A spate of new entrants into the specialist end of the mortgage market has so far made 2016 one of the busiest years since the financial crisis for the distribution and packaging community, as opportunities abound.
In April, Atom Bank was the latest to set out its stall, aiming to offer new-build, shared ownership, contractor and self-employed mortgages, restricted to a group of selected brokers in the first phase of the launch.
Also last month, ex-Mortgages PLC boss Trevor Pothecary detailed plans to re-enter the specialist sector as chief executive of The Mortgage Lender, following Bluestone Mortgages’ entry at the end of last year.
Bluestone managing director Matt Andrews took aim at other new entrants “easy route to market” with buy-to-let, secured and bridging loans, instead of truly differentiated propositions serving borrowers with bad credit.
Packagers process applications on behalf of brokers for submission to lenders. This includes checking clients’ credit files, instructing property valuations and checking applications fit criteria. In exchange for these services, lenders pay a commission to the packager, usually shared with the broker.
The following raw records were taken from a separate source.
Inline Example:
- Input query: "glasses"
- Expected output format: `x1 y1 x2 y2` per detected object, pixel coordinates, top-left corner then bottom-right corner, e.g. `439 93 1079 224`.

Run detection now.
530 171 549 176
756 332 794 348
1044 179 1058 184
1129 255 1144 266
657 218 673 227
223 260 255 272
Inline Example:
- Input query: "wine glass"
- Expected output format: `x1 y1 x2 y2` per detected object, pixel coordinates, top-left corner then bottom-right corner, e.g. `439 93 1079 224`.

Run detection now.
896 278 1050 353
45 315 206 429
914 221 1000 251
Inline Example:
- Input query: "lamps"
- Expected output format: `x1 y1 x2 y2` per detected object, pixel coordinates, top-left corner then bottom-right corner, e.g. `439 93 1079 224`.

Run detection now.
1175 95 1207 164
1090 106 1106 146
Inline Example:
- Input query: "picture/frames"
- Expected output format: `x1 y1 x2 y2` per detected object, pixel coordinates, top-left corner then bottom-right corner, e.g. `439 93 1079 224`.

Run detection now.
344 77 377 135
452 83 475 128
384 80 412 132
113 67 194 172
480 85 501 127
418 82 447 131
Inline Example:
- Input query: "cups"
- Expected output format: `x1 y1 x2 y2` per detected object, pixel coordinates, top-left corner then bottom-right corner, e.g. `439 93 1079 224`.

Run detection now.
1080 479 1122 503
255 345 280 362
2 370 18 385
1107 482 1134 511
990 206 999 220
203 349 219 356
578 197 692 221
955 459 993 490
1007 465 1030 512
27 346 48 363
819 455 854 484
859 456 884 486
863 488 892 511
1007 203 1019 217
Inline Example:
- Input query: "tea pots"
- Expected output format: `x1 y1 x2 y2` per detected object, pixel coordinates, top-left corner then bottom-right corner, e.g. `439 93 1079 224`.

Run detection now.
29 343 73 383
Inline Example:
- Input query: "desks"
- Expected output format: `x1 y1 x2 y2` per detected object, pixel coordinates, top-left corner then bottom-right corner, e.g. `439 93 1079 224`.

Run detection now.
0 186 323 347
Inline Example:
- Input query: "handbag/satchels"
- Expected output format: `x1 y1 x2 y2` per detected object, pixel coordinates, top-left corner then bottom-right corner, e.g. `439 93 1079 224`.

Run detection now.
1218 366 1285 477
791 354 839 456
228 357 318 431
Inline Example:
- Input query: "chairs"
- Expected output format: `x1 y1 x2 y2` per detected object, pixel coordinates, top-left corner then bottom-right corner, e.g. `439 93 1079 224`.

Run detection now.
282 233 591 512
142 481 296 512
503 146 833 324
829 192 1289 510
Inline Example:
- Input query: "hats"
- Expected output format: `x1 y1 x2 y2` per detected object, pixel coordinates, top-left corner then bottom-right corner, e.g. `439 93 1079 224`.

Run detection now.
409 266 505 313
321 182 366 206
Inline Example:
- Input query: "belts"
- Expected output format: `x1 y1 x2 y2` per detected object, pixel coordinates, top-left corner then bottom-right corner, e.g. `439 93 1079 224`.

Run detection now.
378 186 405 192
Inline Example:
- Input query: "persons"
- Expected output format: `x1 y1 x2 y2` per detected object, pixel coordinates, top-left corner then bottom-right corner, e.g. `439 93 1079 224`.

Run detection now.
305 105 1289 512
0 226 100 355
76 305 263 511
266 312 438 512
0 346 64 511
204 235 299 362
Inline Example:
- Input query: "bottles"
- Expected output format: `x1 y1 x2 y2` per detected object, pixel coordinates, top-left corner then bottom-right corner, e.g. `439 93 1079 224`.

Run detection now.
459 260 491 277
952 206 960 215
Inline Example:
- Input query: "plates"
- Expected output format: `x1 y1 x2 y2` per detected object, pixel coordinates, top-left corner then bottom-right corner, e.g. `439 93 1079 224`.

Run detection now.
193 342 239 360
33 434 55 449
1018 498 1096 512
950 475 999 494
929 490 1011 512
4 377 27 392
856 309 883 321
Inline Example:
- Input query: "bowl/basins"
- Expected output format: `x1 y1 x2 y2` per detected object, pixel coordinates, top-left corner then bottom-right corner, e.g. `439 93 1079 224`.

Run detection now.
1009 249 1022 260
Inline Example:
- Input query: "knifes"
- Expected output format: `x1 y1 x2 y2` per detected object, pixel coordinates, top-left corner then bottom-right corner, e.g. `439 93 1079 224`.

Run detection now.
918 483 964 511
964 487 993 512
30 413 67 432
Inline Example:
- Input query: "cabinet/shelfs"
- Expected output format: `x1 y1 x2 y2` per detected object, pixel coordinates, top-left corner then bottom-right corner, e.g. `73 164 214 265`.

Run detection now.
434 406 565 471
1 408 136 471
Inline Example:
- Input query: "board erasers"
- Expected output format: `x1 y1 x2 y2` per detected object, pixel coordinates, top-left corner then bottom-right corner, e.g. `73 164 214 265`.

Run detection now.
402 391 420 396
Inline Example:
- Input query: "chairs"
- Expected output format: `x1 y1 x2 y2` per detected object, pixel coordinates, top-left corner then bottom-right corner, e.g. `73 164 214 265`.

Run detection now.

Back when specialist lending was just called sub-prime, packagers were courted for their distribution muscle and ability to negotiate exclusive rates. But the financial crash tarnished the sector’s reputation, business tanked and many packagers went out of business.
Rob Jupp, chief executive of Brightstar, commented that 2016 has already been the most interesting year since 2007, with a “staggering” amount of specialist lenders entering the market.
“Even larger lenders are starting to diversify into specialist areas. Obviously the top five biggest lenders have no interest as they’re too risk averse, but for those lenders just outside the top ten - ‘the challengers’ - many are looking at things like bridging and buy-to-let to boost lending figures.”
Dale Jannels, managing director at All Types of Mortgages, said there is a huge appetite for such services again, as new lenders know they can get up and running quickly by using their pre-existing distribution setups.
“Packagers have re-established themselves as the ‘go to’ for new lenders looking to launch and requiring quick market share, as well as the ease of processing,” he stated, adding this is down to experience in presenting ready to offer cases, being able deal in all types of mortgages and having wide distribution.
“Why spend the huge costs on staffing and marketing, when a packager can cover both requirements?
“They [packagers] will tend to advertise the products on Trigold and 27Tec, market to databases and take hundreds of phone calls every day, which allows the lender to better spend their time on product innovation,” explained Mr Jannels.
Whilst not a new entrant, in April Kensington signed a partnership with All Types of Mortgages, with Mr Jannels stating the move was a chance to “rekindle relationships” with the specialist packager community.
Kensington’s head of sales and distribution Steve Griffiths said specialist distributors provide an important service for brokers who are looking for a simple way of sourcing and placing their more complex cases.